====== Excerpt ======
1. The time for action is now 

“Our planet is in crisis,” said President Ali Bongo Ondimba. Nature and biodiversity are in serious decline.  We are living in the Anthropocene, where human activity is now the dominant influence on climate and the environment.  Man has become the major force of nature, and we can either be a force for good or peril. “Forests potentially represent 20-30 percent of the solution to climate change," said Gabon's Environment Minister Lee White.   “The rains generated by the Congo Basin Forest fall on the Ethiopian highlands, flow to the Nile and irrigate Egyptian farmlands.  Lose it and we lose the fight against climate change and create millions of climate refugees.  Let’s start walking the walk and take concrete action.” 

2.Academics Apply (please)

We need a Manhattan Project - type investment to better understand the forests. We need better data to understand what is changing, and more scientists to advance research and scientific knowledge on the ecological and monetary value of rainforests in our local and regional contexts. We need to invest in and train the next generation of local, national and regionally-based African scientists capable of doing rigorous research to inform the narrative and scientific messaging coming from the region. We also need an overarching coherent plan for the Congo Basin region to see what is changing. Otherwise, we are flying bind. To that end, the Republic of Congo is planning to host a "Summit of the Three Basins" in June 2023 to increase awareness of forests as a global public good and for increased regional cooperation.
====== Provided material ======
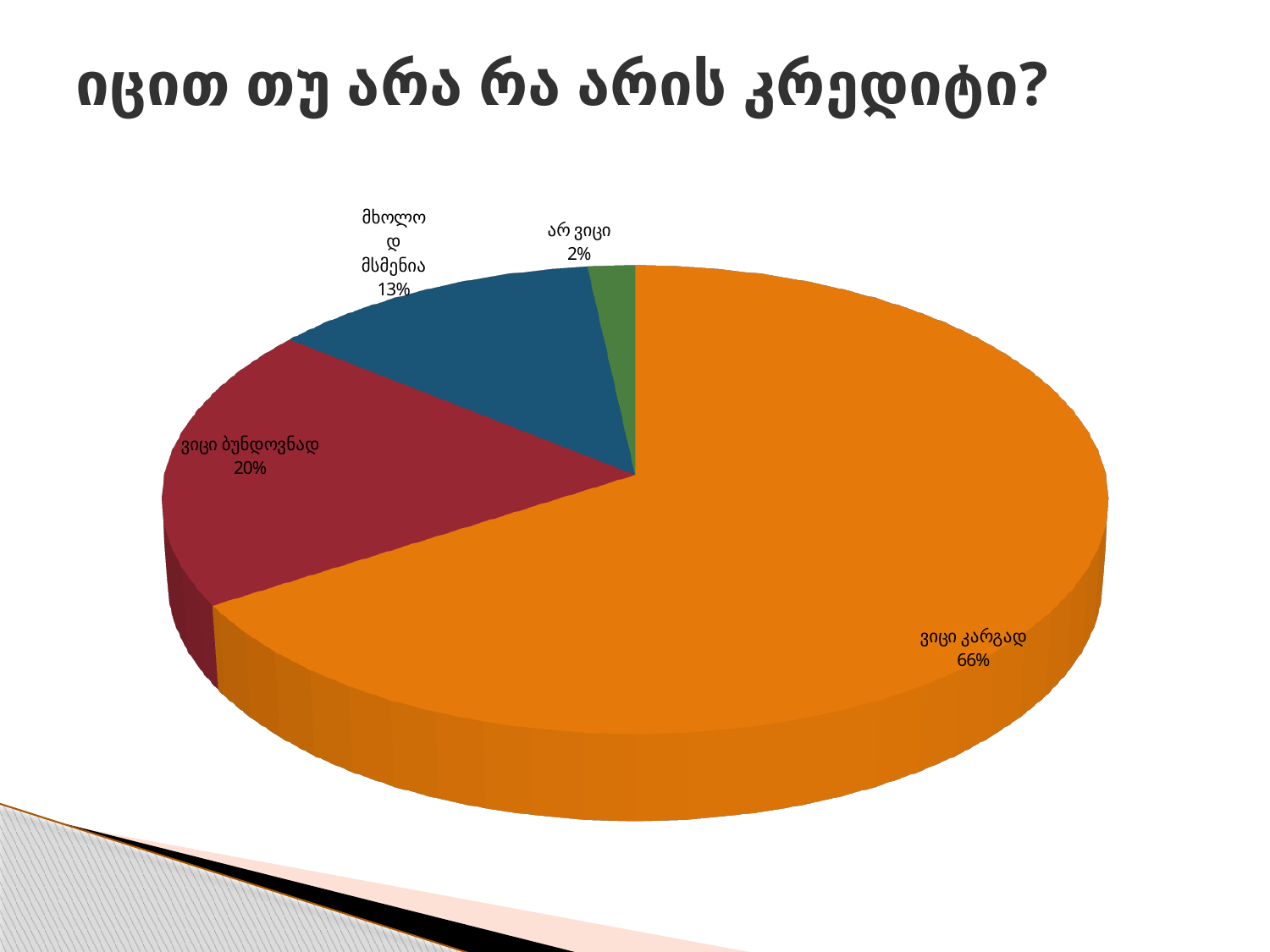
Which slice of the pie is the largest? ვიცი კარგად How many slices does the pie chart have? 4 What kind of chart is shown on the slide? Pie chart What percentage is shown for the slice "მხოლოდ მსმენია"? 13% What percentage is shown for the slice "ვიცი ბუნდოვნად"? 20% What is the difference in percentage points between "ვიცი კარგად" and "ვიცი ბუნდოვნად"? 46 What percentage is shown for the slice "არ ვიცი"? 2% Which slice of the pie is the smallest? არ ვიცი What is the difference in percentage points between "ვიცი ბუნდოვნად" and "მხოლოდ მსმენია"? 7 What colour is the slice labelled "ვიცი კარგად"? Orange Which is larger, the slice for "მხოლოდ მსმენია" or the slice for "არ ვიცი"? მხოლოდ მსმენია What share of the pie does the slice labelled "ვიცი კარგად" represent? 66%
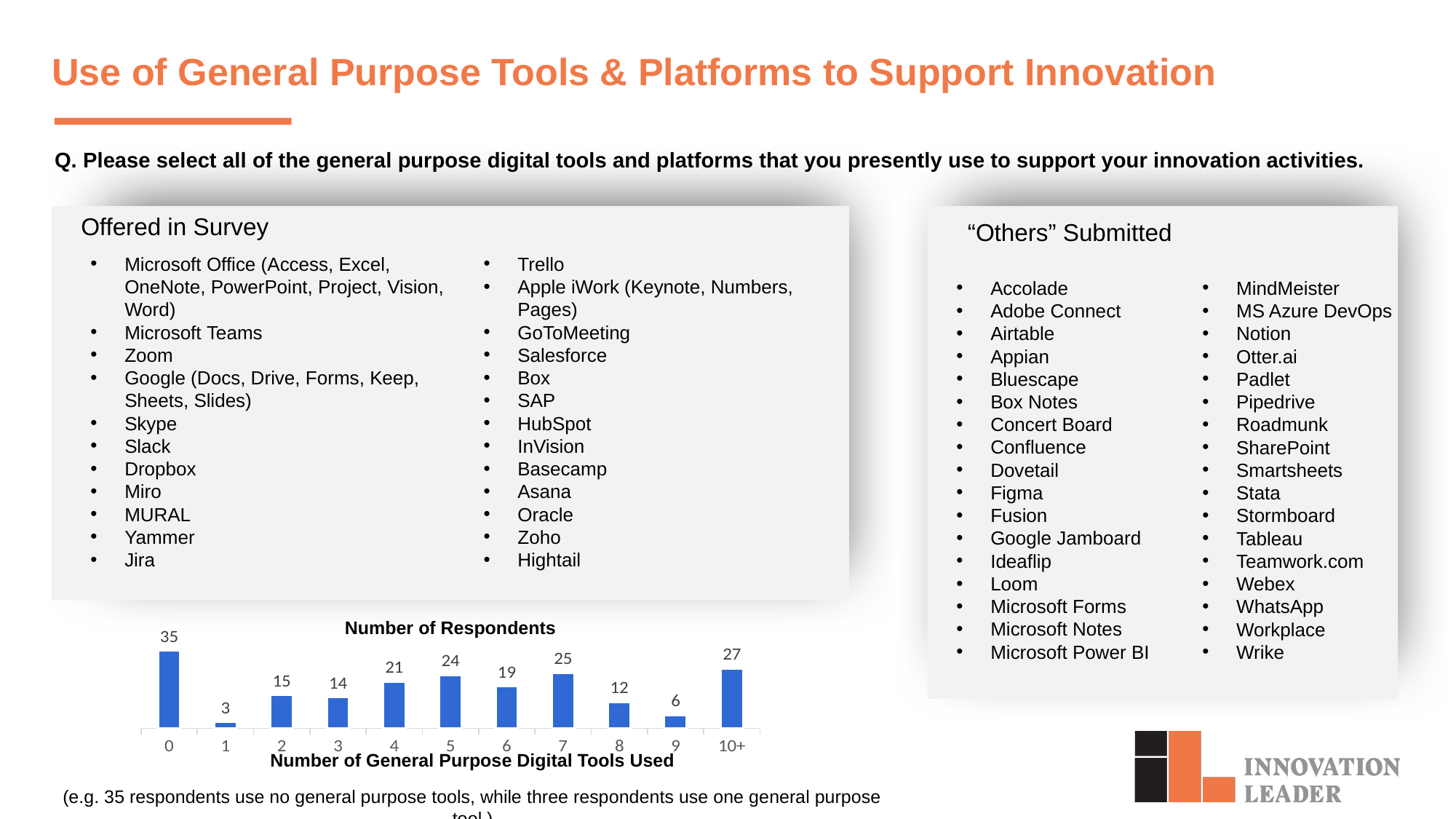
What is the title of the chart? Number of Respondents How many categories are shown on the x axis of the chart? 11 How many respondents use 10+ general purpose digital tools? 27 What is the number of respondents for 7 tools used? 25 Which has more respondents: 5 tools used or 6 tools used? 5 What is the x-axis label of the chart? Number of General Purpose Digital Tools Used What is the difference in respondents between 0 tools used and 10+ tools used? 8 Which number of tools used has the lowest number of respondents? 1 What kind of chart is shown on the slide? Bar chart Which number of tools used has the highest number of respondents? 0 What is the difference in respondents between 8 tools used and 9 tools used? 6 What is the number of respondents who use 0 general purpose digital tools? 35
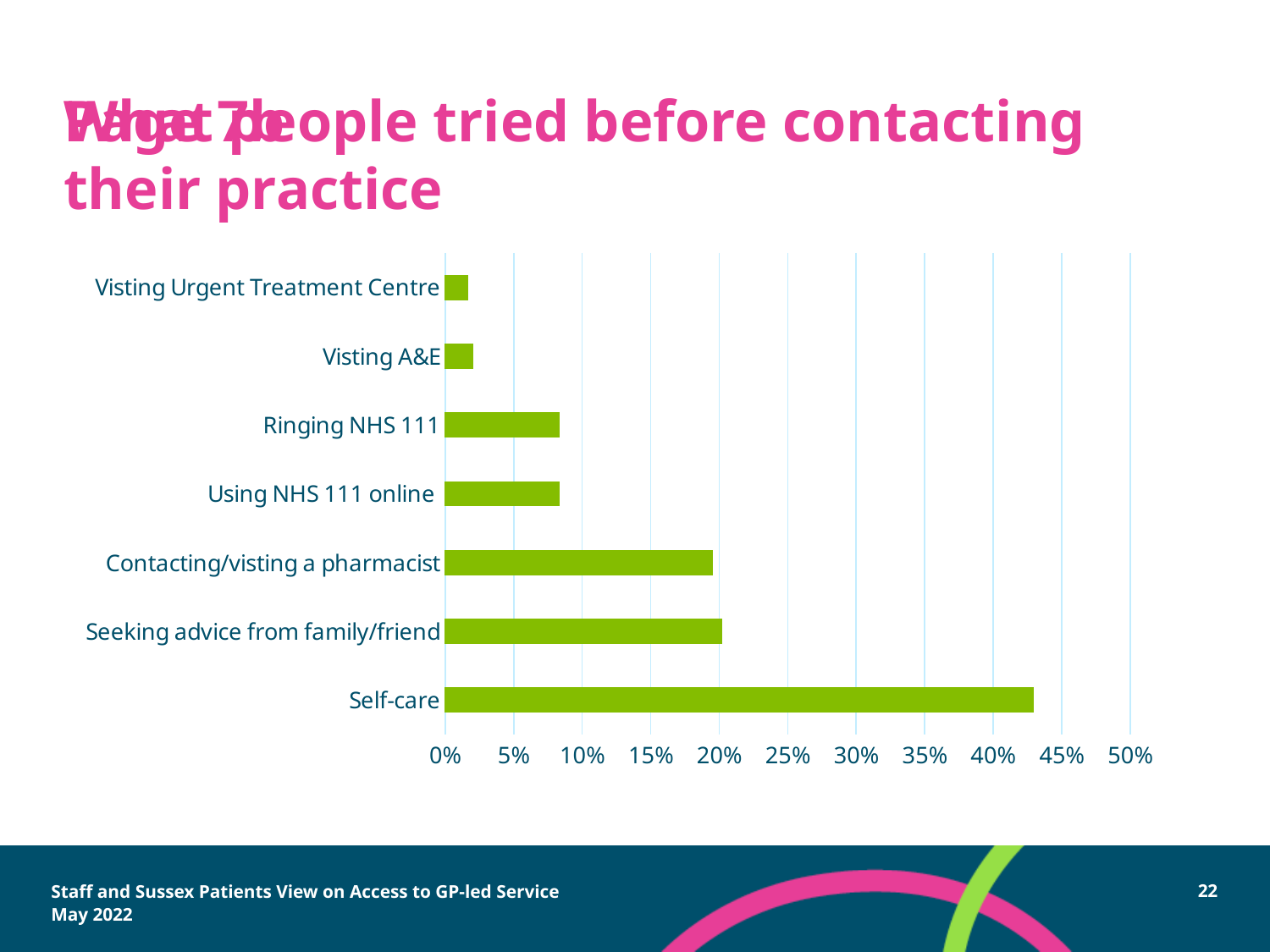
Is the value for Seeking advice from family/friend greater or less than 15%? greater How many categories are plotted in the chart? 7 Is the value for Self-care greater or less than 40%? greater What is the highest value shown on the horizontal axis of the chart? 50% Is the value for Contacting/visiting a pharmacist greater or less than 25%? less Which category has the highest value in the chart? Self-care Which is larger, the value for Self-care or the value for Contacting/visiting a pharmacist? Self-care What kind of chart is shown on the slide? bar chart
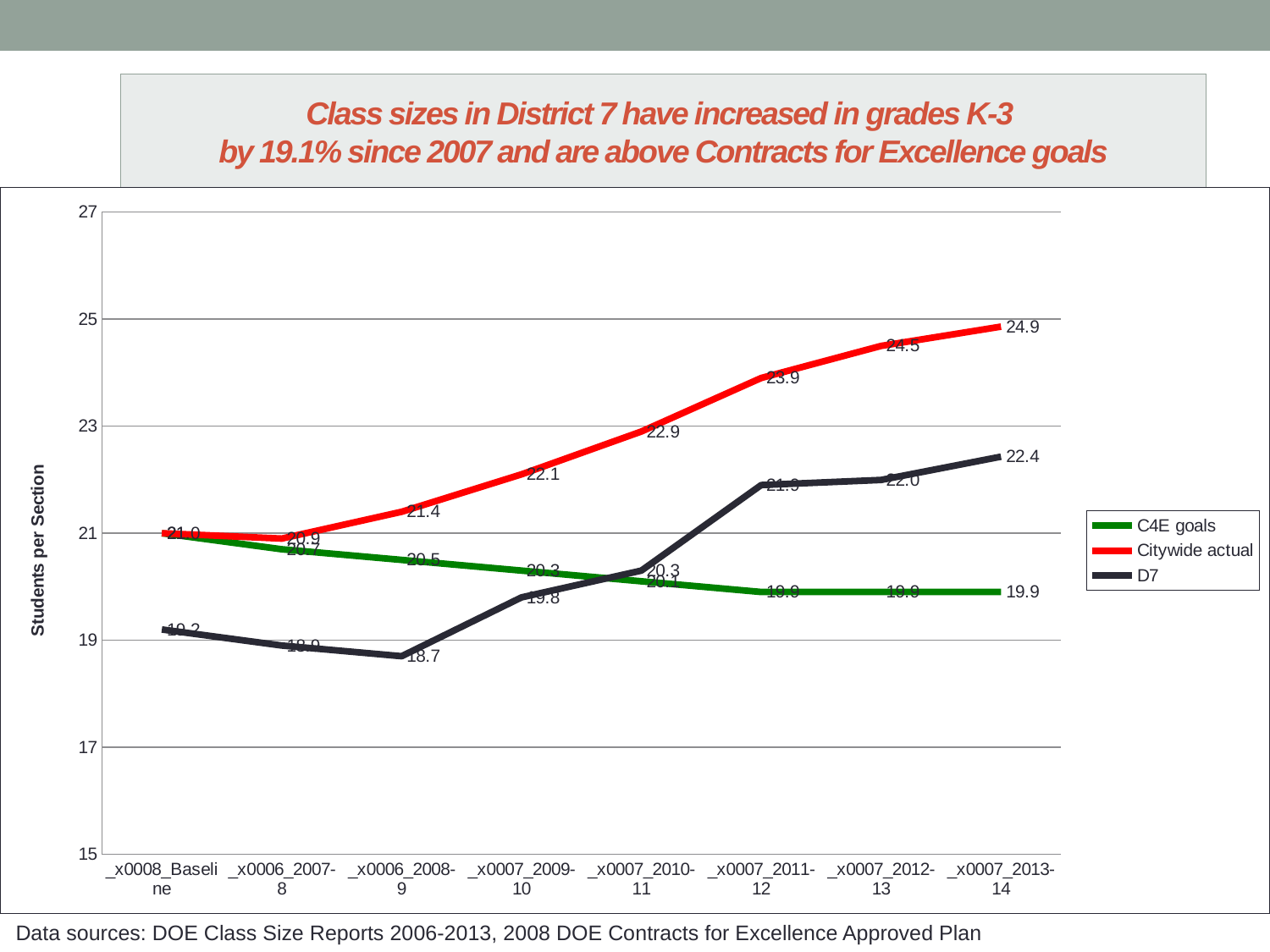
How many series does the legend list? 3 What kind of chart is shown on the slide? line chart In which year does the D7 series reach its lowest value? 2008-9 What is the difference between the Citywide actual and D7 values in 2013-14? 2.5 What is the Citywide actual value for 2009-10? 22.1 What is the title of the vertical axis? Students per Section What is the C4E goals value for 2013-14? 19.9 What is the Citywide actual value for 2013-14? 24.9 What is the D7 value for 2008-9? 18.7 Does the Citywide actual series rise or fall from 2008-9 to 2013-14? rise Which series has the highest value in 2013-14? Citywide actual What is the D7 value for 2013-14? 22.4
======
> What the task requires:
Repeat word for word the passage from the forest excerpt above, starting with "2.Academics Apply (please)" and going on through "increased regional cooperation.".

> Your response:
2.Academics Apply (please)

We need a Manhattan Project - type investment to better understand the forests. We need better data to understand what is changing, and more scientists to advance research and scientific knowledge on the ecological and monetary value of rainforests in our local and regional contexts. We need to invest in and train the next generation of local, national and regionally-based African scientists capable of doing rigorous research to inform the narrative and scientific messaging coming from the region. We also need an overarching coherent plan for the Congo Basin region to see what is changing. Otherwise, we are flying bind. To that end, the Republic of Congo is planning to host a "Summit of the Three Basins" in June 2023 to increase awareness of forests as a global public good and for increased regional cooperation.